Dazu gehören unter anderem Elektronik, Bekleidung, Solarzellen und Palmöl. Die G20 müssten sich daher über ihre Lieferketten indirekt die Hälfte aller Opfer moderner Sklaverei zurechnen lassen, glauben die Menschenrechtler. "Die Vereinigten Staaten waren mit Abstand der größte Importeur von Risikoprodukten", erklärte Walk Free.

Nicht genug: Aktivisten fordern mehr als das Lieferkettengesetz

Die Aktivisten fordern entschiedeneres regulatorisches Eingreifen in Lieferketten, um Ausbeutung zu verhindern. "In den letzten Jahren haben Australien, Kanada, Deutschland und Norwegen Gesetze erlassen, um Unternehmen und Regierungen für die Ausbeutung in globalen Lieferketten zur Verantwortung zu ziehen." Dies gehe in die richtige Richtung, sei aber bei weitem nicht genug. Seit Anfang dieses Jahres gibt es in Deutschland ein Lieferkettengesetz. Es verpflichtet Unternehmen, auf Produkte etwa aus Kinderarbeit zu verzichten. Die EU plant ähnliche Vorgaben.

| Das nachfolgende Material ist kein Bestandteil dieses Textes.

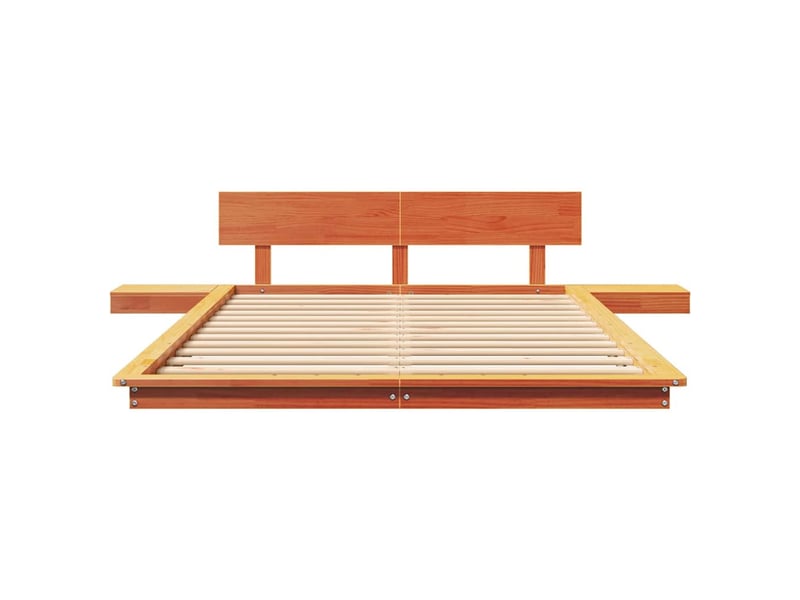 Lit double- lit adulte - cadre de lit marron 120 x 190 cm bois - Conforama D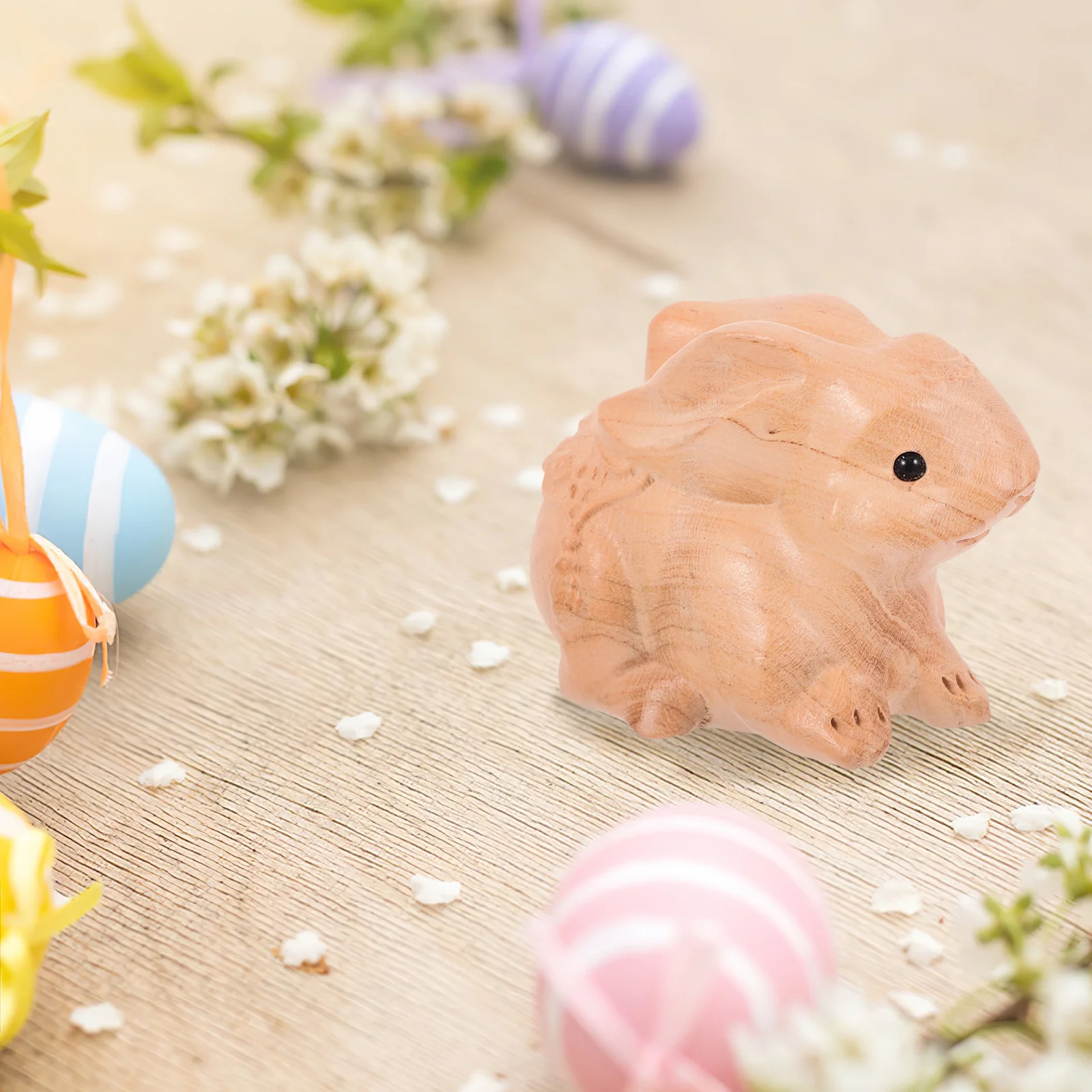 Exquisite Wooden Bunny Statue for Living Room Decor Festive Rabbit Figure Retro Home Accent Desktop Garden Ornament Small Animal
Exquisite Wooden Bunny Statue for Living Room Decor Festive Rabbit Figure Retro Home Accent Desktop Garden Ornament Small Animal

Daneben fordern die Menschrechtler von Regierungen auch die Bekämpfung moderner Sklaverei stärker in den Bereichen humanitäre Hilfe und beim Aufbau einer grünen Wirtschaft einzubeziehen. Bei der Zusammenarbeit mit repressiven Regimen müsse darauf geachtet werden, dass Handel, Geschäfte und Investitionen nicht zu staatlich verordneter Zwangsarbeit beitragen oder davon profitieren. Zudem müssten Kinder, insbesondere Mädchen, besser durch das Ermöglichen von Schulbildung und das Verhindern von Zwangsehen geschützt werden.